The half-life of steroid hormone receptors ranges from 2 to 4 hours for ERα 4 hours for AR, 7 to 10 hours for PR, and 19 hours for GR. The relatively long half-life of the steroid hormone receptors strongly suggests that the receptor proteins are recycled before eventual degradation.

The half life of the receptors, or the hormones on the receptors? If that's a direct quote from a paper, I don't get it. If the half-life of a receptor is that short, how does anyone have enough receptors? Or I misunderstood it, or there's something more...

(17-11-2014, 03:09 AM)Lotus Wrote:  Steroid hormones generally autoregulate their receptor levels. Desensitization or downregulation of receptor numbers, measured by decreased ligand binding capacity, occurs in response to exposure to high levels of ligand and involves the reduction in receptor mRNA levels, decreasing the number of available receptors. The receptor gene may be negatively regulated by the hormonal ligand itself through its receptor protein interacting with specific HREs in the gene. Upregulation or self-priming may occur in an analogous fashion. Steroid hormones can regulate receptor levels for other hormones (e.g. E2 increases PR levels in estrogen-responsive tissues). Progesterone can downregulate its own receptors, as well as ERα and ERβ. This increase or decrease in receptor levels in homologous or heterologous regulation can be caused by alterations in receptor gene transcription or decay rates for receptor mRNA or protein.
---
§ TASKS FOR THIS EXERCISE:
1. Please reproduce the steroid receptor passage from "The half-life of steroid" up to and including "before eventual degradation.".
2. Answer these questions using the steroid receptor passage:
(a) What half-life does it give for GR?
(b) Which hormone does it say increases PR levels in estrogen-responsive tissues?
(c) Besides its own receptors, which receptors can progesterone downregulate?

§ INFORMATION SUPPLIED:
---
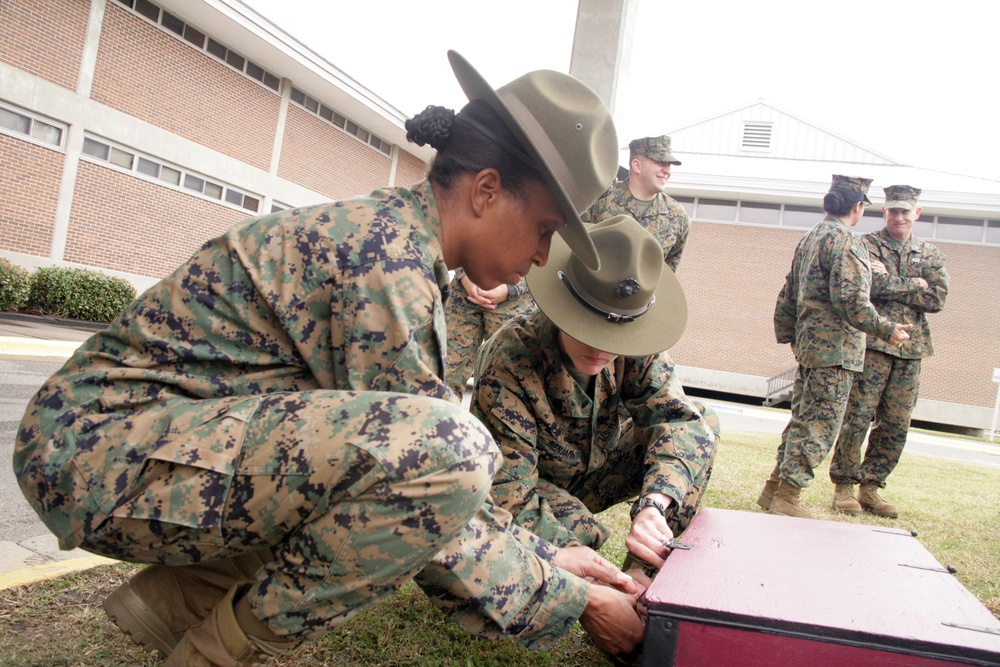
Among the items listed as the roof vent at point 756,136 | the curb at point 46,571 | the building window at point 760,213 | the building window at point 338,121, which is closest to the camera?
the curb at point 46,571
---
§ ANSWERS BY ITEM:
1.
The half-life of steroid hormone receptors ranges from 2 to 4 hours for ERα 4 hours for AR, 7 to 10 hours for PR, and 19 hours for GR. The relatively long half-life of the steroid hormone receptors strongly suggests that the receptor proteins are recycled before eventual degradation.

2.
(a) 19 hours
(b) E2
(c) ERα and ERβ